Apéritif poétique au Lazaret de Sète, août 2015.
Les Halieutiques de Delphes
Dans les couloirs d’un temple où les dauphins s’ébattent,
Qui donne sur la mer d’un bleu vésuvien
Pénétré par le ciel rose aux moiteurs timides
Qu’arrosent caverneux leurs rires qui éclatent,
Deux sirènes hybrides, montées du bassin,
S’enlaçant guident parmi ces canaux limpides
L’étranger que caresse un ballet chimérique.
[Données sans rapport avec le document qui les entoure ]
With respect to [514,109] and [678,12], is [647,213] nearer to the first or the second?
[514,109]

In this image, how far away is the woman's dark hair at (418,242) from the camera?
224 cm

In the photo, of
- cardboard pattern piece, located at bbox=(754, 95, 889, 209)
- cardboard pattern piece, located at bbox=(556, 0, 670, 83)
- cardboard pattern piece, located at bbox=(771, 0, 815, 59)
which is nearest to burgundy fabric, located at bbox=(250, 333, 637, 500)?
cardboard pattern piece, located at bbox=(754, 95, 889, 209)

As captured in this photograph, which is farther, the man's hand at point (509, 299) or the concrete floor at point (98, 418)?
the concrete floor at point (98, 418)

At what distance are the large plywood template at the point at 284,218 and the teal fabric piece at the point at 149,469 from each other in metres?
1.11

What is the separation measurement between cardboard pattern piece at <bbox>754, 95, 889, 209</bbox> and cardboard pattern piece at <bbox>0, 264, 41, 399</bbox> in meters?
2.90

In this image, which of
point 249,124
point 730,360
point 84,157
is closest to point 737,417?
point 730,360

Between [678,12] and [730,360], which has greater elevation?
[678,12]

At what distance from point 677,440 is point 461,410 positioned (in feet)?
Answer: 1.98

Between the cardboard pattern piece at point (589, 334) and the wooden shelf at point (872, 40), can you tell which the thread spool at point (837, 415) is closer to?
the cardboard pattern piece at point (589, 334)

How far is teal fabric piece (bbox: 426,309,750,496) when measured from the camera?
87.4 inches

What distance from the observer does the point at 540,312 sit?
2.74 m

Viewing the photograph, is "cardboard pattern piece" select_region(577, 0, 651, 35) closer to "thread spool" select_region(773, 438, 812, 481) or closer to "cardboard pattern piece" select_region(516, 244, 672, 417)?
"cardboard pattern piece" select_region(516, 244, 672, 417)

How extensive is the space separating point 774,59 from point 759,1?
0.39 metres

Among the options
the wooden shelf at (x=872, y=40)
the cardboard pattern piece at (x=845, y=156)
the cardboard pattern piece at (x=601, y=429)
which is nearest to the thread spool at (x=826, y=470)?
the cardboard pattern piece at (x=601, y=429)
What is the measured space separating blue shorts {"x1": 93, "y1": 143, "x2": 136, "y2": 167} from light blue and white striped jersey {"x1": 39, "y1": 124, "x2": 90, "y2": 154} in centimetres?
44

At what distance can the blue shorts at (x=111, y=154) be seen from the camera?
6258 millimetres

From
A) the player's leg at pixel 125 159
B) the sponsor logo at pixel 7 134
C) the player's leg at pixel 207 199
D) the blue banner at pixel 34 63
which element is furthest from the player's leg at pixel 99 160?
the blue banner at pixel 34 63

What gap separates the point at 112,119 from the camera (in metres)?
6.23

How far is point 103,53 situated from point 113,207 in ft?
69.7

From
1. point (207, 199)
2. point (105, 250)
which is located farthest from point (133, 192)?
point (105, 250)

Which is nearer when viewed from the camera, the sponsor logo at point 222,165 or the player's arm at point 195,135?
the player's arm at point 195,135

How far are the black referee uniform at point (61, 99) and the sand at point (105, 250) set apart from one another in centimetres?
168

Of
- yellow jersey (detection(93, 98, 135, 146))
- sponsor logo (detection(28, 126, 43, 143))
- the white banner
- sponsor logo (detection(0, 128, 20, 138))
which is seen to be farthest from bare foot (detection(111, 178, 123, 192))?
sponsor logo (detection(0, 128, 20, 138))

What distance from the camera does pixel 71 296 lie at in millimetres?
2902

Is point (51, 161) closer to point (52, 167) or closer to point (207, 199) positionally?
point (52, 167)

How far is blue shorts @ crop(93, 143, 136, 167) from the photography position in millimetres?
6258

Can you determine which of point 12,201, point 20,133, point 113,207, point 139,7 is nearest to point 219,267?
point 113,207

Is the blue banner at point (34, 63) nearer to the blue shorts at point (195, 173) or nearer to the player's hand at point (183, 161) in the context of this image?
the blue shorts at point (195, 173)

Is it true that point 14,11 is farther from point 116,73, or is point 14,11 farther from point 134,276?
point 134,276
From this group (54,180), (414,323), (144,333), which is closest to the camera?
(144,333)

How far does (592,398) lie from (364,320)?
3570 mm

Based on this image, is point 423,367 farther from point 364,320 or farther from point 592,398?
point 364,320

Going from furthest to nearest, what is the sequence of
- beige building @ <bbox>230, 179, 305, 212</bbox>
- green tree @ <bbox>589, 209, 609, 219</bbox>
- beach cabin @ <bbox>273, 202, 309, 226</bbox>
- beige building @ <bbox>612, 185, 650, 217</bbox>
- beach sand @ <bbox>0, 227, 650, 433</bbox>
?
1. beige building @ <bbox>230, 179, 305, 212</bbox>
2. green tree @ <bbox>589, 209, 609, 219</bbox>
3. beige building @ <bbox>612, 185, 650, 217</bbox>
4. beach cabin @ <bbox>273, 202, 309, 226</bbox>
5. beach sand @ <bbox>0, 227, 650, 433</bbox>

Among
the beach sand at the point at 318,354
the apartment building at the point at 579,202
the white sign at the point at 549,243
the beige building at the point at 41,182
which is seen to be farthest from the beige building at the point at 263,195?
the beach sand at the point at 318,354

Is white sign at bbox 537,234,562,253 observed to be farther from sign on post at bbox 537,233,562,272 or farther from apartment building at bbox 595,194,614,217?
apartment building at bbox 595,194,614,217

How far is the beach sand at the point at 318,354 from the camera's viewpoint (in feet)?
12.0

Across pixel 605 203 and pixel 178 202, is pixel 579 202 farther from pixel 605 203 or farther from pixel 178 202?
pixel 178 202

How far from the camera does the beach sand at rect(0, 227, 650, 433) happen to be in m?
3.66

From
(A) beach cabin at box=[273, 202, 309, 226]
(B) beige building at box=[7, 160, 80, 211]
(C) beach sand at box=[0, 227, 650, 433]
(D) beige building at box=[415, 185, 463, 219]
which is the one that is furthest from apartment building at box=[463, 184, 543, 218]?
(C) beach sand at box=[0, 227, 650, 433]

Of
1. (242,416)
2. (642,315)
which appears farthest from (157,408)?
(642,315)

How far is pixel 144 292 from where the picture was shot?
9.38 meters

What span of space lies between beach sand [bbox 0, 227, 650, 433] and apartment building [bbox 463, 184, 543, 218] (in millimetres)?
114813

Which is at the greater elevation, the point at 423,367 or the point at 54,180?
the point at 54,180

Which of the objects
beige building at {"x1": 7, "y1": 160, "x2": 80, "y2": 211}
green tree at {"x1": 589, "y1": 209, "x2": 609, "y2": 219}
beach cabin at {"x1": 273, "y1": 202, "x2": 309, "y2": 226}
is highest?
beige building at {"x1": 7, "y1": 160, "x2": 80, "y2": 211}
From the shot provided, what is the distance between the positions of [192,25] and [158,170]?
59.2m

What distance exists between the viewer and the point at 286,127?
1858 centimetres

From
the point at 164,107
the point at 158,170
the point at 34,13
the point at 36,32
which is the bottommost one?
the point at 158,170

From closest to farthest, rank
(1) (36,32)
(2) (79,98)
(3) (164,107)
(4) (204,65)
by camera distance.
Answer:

Il s’abandonne au son de trompes et de conques,
Etranges, comme émanées d’invisibles jonques !
Et porté par ces flots en leur grotte aquatique,
Nageant tel un centaure, l’autre explorateur
Contemple des dieux philistins sous cette crique
Que balaie sa mémoire en un éveil trompeur.
Joël Gissy
Au Domaine de Beaupré à Guebwiller
Conscience végétale
D’un lac souterrain où sommeillent des ondines
Forêt vivante obscurément dont les racines,
Démultiplication d’un fin réseau de nerf,
Mouvantes se souviennent, inversées dans l’air,
Temple secret qui, flots en rideaux, et colonnes
De stalactites se joignant aux stalagmites
Sous la voûte de cristaux et de fluorites,
Vers un soleil enfoui se déploient leurs neurones.
Cherchant son passage ainsi qu’un peuple de vers,
L’Arbre Yggdrasil croît vers le centre en tissus pâles,
Des troncs noueux qui s’enflent ainsi que des chairs
Enchevêtrées d’allées et venues animales.
***
Attendrissement
Je suis pareil à ces hippocampes d’Ilion,
Qui par milliers, amicaux, vont voir les plongeurs
Parmi l’espace scintillant des profondeurs,
Et meurent soudain à la première émotion !
Avant de remonter, triste nuée de corps,
Les petits équidés, mignons et pleins de grâce,
Font un ballet aquatique, et plus d’un embrasse
Du bout de sa trompe aimable, en ces beaux décors,
Le curieux qui les trouble, et l’aime et l’accompagne.
Alors, vers la lumière ondoyante il regagne,
Porté par l’écume oublieuse aux plages claires,
La vaste éternité dont à peine affleurait
Ces myriades de consciences élémentaires
Dont s’éteint en un souffle indistinct le secret.